◆ **TASK DESCRIPTION**
Revise the items starting at the line that contains "In what order" and ending at the last of the items, replacing "stone cairn" with "rock cairn" and leaving all else unchanged.

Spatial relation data
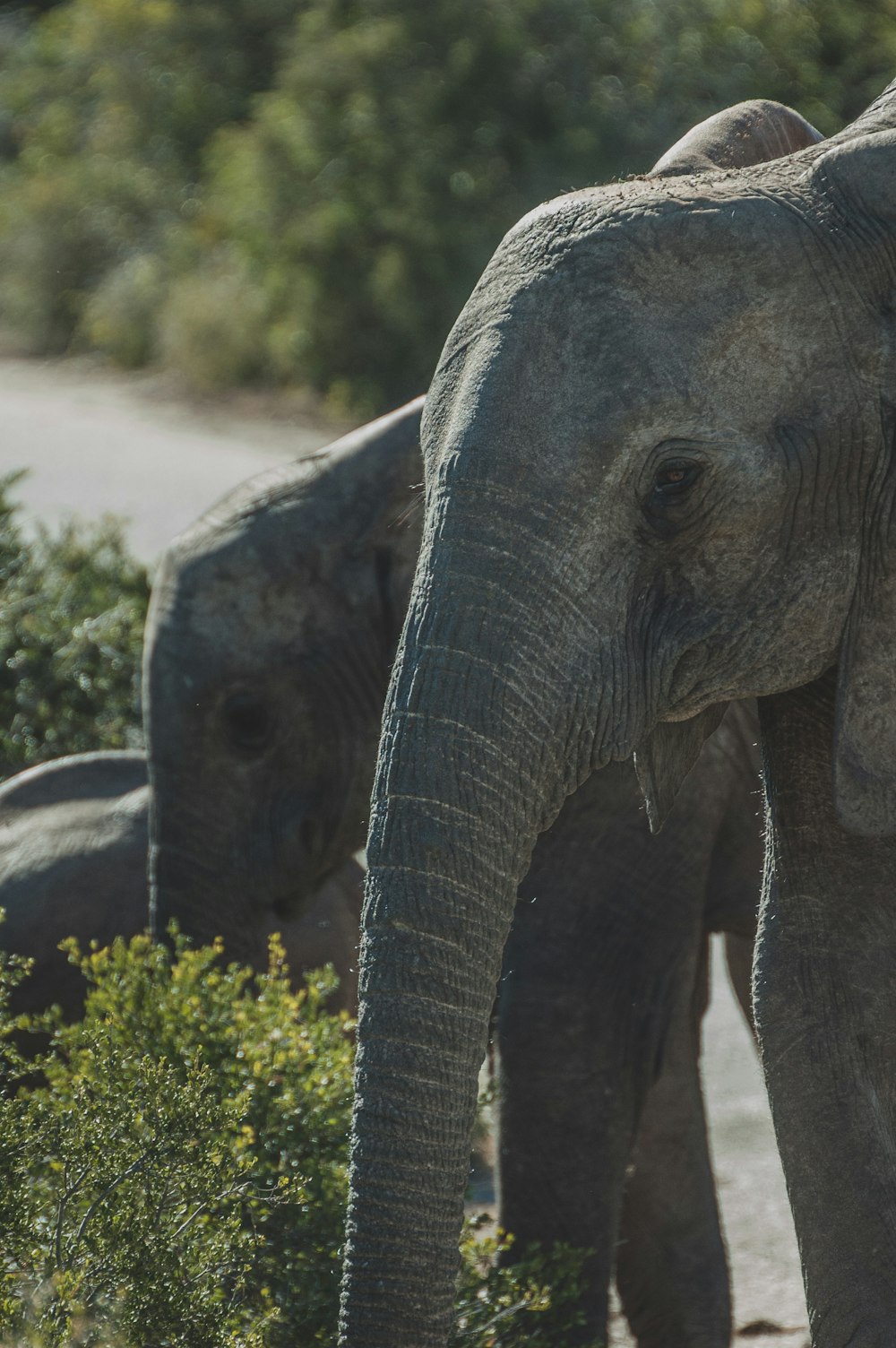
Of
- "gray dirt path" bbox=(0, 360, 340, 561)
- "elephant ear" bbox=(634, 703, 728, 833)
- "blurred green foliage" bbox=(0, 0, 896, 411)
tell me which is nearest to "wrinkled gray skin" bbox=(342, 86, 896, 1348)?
"elephant ear" bbox=(634, 703, 728, 833)

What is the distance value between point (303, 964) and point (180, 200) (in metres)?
22.6

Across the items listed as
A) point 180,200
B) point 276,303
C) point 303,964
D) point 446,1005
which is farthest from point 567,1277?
point 180,200

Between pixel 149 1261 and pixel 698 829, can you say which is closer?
pixel 149 1261

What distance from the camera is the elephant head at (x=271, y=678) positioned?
427cm

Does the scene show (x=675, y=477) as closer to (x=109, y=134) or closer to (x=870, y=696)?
(x=870, y=696)

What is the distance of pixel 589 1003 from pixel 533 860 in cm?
31

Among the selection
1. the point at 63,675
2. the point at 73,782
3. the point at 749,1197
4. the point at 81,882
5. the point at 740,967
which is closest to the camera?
the point at 81,882

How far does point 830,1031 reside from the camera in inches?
109

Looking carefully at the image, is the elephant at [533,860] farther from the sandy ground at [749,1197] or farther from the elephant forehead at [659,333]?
the elephant forehead at [659,333]

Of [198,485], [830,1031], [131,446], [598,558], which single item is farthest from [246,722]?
[131,446]

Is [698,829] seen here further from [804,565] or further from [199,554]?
[804,565]

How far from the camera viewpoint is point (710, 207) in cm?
240

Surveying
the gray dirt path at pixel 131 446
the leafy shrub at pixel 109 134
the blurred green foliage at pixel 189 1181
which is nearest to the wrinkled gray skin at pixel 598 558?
the blurred green foliage at pixel 189 1181

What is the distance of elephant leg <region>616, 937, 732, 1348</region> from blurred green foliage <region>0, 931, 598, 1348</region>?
22.3 inches
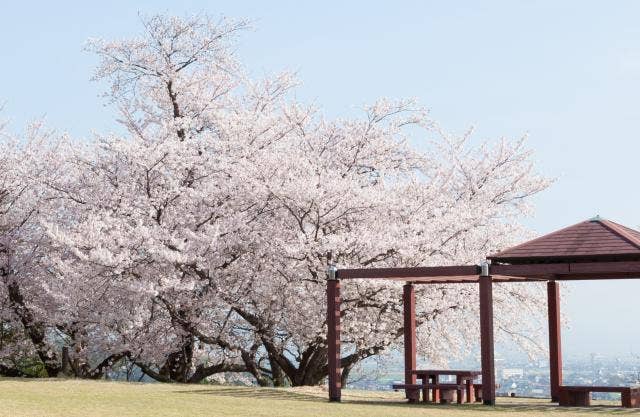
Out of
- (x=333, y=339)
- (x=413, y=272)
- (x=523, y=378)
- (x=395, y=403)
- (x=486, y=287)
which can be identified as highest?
(x=413, y=272)

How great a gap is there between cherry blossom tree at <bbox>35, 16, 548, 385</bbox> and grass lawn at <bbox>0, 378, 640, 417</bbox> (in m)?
3.66

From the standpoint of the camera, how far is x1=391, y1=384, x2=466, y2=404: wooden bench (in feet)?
56.9

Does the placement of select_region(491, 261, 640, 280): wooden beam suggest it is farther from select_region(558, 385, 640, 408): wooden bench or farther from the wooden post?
the wooden post

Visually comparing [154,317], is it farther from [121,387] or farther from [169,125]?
[121,387]

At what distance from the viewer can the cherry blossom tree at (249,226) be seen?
72.4 ft

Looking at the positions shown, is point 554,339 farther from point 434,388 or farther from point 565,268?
point 565,268

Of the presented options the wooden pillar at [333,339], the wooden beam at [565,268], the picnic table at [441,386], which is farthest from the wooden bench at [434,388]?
the wooden beam at [565,268]

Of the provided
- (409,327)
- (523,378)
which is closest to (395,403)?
(409,327)

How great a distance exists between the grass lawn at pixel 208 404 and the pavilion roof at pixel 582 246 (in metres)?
2.35

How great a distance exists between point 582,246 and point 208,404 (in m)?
6.33

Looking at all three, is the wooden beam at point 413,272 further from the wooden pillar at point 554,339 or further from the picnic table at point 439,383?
the wooden pillar at point 554,339

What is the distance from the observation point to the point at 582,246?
1633 centimetres

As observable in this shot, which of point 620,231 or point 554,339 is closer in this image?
point 620,231

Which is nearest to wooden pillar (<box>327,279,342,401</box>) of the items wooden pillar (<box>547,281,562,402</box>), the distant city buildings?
the distant city buildings
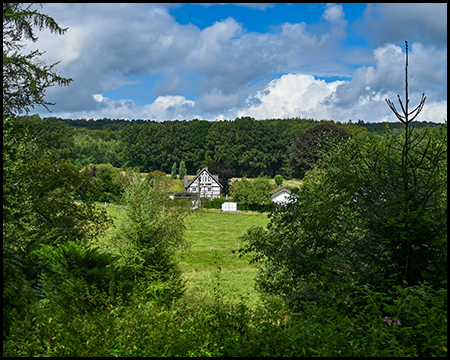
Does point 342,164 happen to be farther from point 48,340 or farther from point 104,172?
point 104,172

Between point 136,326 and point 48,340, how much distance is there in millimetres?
901

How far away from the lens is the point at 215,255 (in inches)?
365

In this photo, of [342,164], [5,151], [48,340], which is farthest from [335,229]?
[5,151]

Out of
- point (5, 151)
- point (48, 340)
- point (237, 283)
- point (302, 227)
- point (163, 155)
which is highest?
point (163, 155)

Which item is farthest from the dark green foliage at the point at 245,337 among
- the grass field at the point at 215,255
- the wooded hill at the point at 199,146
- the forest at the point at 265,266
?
the wooded hill at the point at 199,146

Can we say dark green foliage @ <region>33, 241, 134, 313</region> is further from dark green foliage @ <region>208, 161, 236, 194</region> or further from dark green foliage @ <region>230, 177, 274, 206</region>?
dark green foliage @ <region>208, 161, 236, 194</region>

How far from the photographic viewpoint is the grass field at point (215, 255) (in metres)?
13.9

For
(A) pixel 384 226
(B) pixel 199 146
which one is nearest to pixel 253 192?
(B) pixel 199 146

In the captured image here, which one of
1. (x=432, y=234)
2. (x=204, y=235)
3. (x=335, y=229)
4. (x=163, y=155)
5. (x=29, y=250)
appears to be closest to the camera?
(x=432, y=234)

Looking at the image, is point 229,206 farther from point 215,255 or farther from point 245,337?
point 245,337

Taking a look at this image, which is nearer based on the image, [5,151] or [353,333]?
[353,333]

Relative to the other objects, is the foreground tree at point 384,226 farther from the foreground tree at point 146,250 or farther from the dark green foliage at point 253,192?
the dark green foliage at point 253,192

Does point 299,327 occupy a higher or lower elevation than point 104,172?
lower

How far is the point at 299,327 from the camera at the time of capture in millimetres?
3703
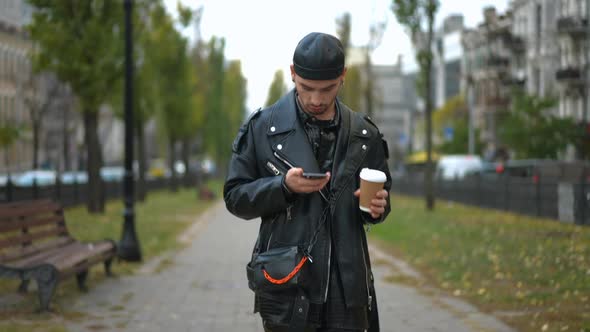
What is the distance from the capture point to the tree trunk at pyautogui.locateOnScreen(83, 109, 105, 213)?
95.0ft

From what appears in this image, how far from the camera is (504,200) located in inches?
1099

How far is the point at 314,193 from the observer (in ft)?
15.0

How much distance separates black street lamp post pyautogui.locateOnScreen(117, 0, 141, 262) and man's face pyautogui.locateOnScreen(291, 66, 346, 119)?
38.1 feet

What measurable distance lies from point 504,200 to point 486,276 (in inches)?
604

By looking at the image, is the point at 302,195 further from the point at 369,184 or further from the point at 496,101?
the point at 496,101

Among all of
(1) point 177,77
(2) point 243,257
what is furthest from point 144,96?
(2) point 243,257

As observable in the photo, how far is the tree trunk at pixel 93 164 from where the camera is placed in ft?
95.0

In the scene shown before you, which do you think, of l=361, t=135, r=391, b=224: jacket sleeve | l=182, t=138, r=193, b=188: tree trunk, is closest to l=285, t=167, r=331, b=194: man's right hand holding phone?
l=361, t=135, r=391, b=224: jacket sleeve

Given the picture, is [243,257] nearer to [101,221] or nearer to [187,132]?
[101,221]

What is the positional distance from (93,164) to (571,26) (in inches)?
1127

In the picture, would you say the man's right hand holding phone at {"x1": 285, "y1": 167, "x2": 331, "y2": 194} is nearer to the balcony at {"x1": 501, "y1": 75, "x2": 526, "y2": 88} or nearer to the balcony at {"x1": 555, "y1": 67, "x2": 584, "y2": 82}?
the balcony at {"x1": 555, "y1": 67, "x2": 584, "y2": 82}

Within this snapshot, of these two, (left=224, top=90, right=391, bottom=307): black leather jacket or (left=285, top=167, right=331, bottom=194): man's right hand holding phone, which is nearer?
(left=285, top=167, right=331, bottom=194): man's right hand holding phone

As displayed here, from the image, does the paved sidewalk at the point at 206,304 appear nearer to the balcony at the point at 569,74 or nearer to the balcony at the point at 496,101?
the balcony at the point at 569,74

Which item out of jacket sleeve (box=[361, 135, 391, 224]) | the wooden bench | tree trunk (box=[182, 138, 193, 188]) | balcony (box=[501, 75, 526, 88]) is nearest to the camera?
jacket sleeve (box=[361, 135, 391, 224])
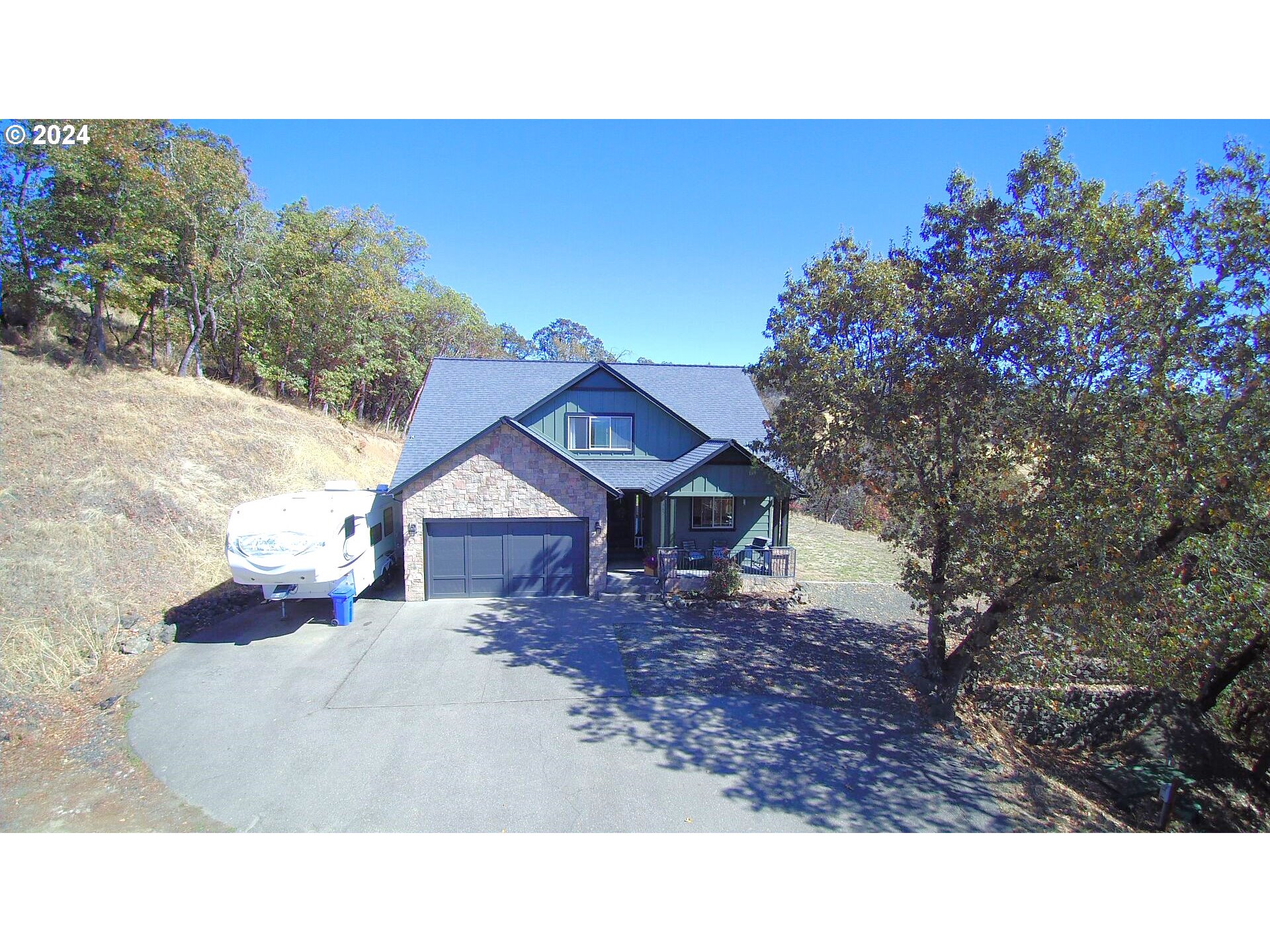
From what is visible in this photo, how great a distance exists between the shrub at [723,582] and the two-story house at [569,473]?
2.37 metres

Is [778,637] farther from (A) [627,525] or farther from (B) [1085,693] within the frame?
(A) [627,525]

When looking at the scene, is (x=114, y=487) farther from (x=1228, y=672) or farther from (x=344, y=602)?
(x=1228, y=672)

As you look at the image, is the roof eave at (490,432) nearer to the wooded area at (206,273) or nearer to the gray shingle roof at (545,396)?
the gray shingle roof at (545,396)

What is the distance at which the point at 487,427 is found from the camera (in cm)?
1330

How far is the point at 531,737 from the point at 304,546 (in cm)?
614

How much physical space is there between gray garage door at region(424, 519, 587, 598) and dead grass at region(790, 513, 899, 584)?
759cm

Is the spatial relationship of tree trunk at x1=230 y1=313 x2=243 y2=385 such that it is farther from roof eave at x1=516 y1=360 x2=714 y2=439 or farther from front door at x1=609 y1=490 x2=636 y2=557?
front door at x1=609 y1=490 x2=636 y2=557

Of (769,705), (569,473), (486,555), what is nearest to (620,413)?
(569,473)

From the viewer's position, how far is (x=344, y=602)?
11742 mm

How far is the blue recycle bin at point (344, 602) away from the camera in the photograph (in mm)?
11547

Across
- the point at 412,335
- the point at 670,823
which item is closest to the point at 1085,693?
the point at 670,823

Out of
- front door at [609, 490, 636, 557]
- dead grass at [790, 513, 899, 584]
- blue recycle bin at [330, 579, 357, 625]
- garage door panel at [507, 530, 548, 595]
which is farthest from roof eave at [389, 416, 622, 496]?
dead grass at [790, 513, 899, 584]

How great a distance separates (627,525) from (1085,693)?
40.5 feet

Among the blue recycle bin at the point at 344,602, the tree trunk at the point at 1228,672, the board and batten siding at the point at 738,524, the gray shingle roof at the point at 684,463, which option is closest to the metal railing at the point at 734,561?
the board and batten siding at the point at 738,524
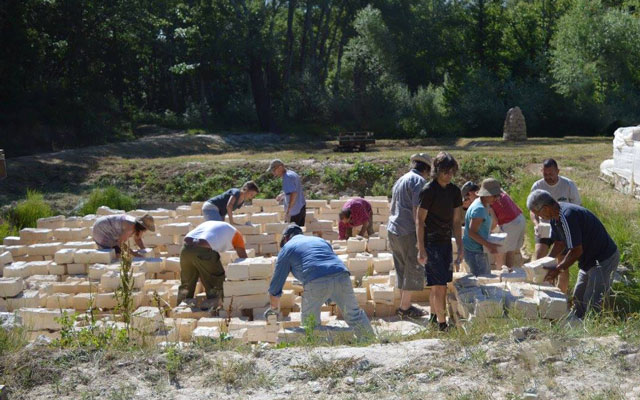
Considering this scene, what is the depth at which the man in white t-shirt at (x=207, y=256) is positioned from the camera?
7.54m

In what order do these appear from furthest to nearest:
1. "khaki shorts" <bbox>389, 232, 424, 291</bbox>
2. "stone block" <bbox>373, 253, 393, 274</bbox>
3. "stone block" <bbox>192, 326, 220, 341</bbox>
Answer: "stone block" <bbox>373, 253, 393, 274</bbox> → "khaki shorts" <bbox>389, 232, 424, 291</bbox> → "stone block" <bbox>192, 326, 220, 341</bbox>

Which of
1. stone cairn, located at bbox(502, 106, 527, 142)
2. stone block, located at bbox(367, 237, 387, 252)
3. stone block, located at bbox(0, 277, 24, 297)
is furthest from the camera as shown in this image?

◆ **TASK ANSWER**
In what order do these appear from furthest to nearest:
1. "khaki shorts" <bbox>389, 232, 424, 291</bbox>
2. "stone block" <bbox>373, 253, 393, 274</bbox>
3. "stone block" <bbox>192, 326, 220, 341</bbox>
Answer: "stone block" <bbox>373, 253, 393, 274</bbox> → "khaki shorts" <bbox>389, 232, 424, 291</bbox> → "stone block" <bbox>192, 326, 220, 341</bbox>

Which of
1. rock cairn, located at bbox(502, 106, 527, 142)
2. stone block, located at bbox(367, 237, 387, 252)
3. stone block, located at bbox(0, 277, 24, 297)
is furthest from the camera as shown in this image?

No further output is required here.